To be honest, I wasn't part of the board of smarty-pants that brought the solution in, but I can imagine the criteria they looked at included breadth of coverage of technologies, the cost, and ease of use. Either way, I thank that team because it changed our lives.

What other advice do I have?

When it comes to the nature of digital complexity, the role of AI when it comes to IT's ability to scale in the cloud and manage performance problems is absolutely crucial. Last year I spent a large portion of my time doing an investigation into AI capabilities for IT operations, and I evaluated several products in the market space. I found they're all very, very immature, but it's an absolute necessity for us going forward. 

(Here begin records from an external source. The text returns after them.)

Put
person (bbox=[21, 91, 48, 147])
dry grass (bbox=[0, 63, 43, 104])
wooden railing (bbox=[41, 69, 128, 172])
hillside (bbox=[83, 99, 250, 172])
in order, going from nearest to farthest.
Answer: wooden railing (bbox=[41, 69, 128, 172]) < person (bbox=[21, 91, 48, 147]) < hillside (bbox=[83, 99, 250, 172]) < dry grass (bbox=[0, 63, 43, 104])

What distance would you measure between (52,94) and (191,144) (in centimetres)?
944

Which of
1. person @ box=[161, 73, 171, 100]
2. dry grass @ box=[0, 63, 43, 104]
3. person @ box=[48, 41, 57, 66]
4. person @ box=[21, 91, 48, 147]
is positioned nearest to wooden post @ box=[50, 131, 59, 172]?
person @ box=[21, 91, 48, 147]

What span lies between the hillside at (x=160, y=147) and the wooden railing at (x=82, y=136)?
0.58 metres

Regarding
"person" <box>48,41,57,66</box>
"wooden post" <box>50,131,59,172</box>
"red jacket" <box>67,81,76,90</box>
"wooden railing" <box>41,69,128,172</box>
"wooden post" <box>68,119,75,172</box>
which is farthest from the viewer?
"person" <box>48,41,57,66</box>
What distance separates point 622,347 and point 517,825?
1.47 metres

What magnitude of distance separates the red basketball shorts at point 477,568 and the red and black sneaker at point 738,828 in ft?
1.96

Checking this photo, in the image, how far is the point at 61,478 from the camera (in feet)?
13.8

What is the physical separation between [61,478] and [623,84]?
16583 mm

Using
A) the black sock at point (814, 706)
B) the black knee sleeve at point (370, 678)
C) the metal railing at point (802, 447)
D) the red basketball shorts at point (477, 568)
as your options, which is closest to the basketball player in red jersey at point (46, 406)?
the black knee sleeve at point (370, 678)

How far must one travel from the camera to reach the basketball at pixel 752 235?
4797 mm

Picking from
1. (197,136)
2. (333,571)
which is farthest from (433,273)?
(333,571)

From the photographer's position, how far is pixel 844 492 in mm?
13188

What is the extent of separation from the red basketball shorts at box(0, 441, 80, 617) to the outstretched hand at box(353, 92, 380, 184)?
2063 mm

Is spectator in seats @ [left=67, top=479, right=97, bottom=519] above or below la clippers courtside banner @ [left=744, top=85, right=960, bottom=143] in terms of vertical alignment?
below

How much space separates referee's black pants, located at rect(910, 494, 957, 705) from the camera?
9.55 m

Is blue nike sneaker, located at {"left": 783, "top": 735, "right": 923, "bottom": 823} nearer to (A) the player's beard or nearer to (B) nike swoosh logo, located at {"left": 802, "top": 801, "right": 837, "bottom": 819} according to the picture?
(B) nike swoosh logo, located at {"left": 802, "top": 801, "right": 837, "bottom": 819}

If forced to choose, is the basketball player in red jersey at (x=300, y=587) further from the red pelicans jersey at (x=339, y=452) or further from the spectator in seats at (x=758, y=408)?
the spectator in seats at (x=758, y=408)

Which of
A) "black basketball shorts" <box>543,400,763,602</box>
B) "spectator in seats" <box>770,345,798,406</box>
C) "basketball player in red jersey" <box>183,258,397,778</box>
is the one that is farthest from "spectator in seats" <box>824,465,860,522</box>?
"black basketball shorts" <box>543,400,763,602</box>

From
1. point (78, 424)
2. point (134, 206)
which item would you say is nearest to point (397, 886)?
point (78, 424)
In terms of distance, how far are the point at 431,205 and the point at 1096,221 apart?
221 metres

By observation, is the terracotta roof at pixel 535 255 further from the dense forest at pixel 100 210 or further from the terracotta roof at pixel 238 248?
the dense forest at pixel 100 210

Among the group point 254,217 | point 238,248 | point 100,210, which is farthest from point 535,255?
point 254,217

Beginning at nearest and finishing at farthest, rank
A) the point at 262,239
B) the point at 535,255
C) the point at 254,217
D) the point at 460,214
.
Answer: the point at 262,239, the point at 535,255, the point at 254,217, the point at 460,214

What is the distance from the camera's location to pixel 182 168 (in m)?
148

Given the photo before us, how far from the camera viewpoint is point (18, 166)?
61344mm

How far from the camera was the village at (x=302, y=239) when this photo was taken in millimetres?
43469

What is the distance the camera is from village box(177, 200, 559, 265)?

We're a very large bank and we have hundreds of thousands of users, thousands and thousands of applications. When you start scaling up to the cloud with microservices, the sheer volume of data is so massive that human beings can't evaluate it anymore. It's not possible. AI is the only way that we're going to be able to move forward into the future with these types of architectures, and still get the value out of the data that we're recording.

I've definitely used so many siloed monitoring tools in the past. The challenge is when it comes to clustering and high-availability - that type of solutioning where we look at strict node-based siloing and then application based siloing. Even then you're limiting yourself to the purview of what's in that container or what's in that application, and if you're not looking outside of yourself then you're really just looking for a culture of "not me," instead of fostering a culture of this is what it is. Let's work together.

If we had just one solution that could provide real access and not just top line data, I think it would probably free us up in terms of manpower and work hours, to allow us to do more value-add things. If all we're doing is working with top level data, then you have to spend a lot more time digging deeper to find your cause or to find actionable insights into the applications, and that chews up manpower. In this day and age, IT overhead really has become "Let's look at the employee first and cut that first." So, if we need to move in that direction, having something that provides real answers helps us to make that adjustment.

I rate Dynatrace an eight out of 10. I never want to give a perfect score because there's always room for improvement. But it's been a great journey for me and I look forward to many more years with it.

I'd recommend you look at Dynatrace. It's really the only one worth looking at.

Disclosure: I am a real user, and this review is based on my own experience and opinions.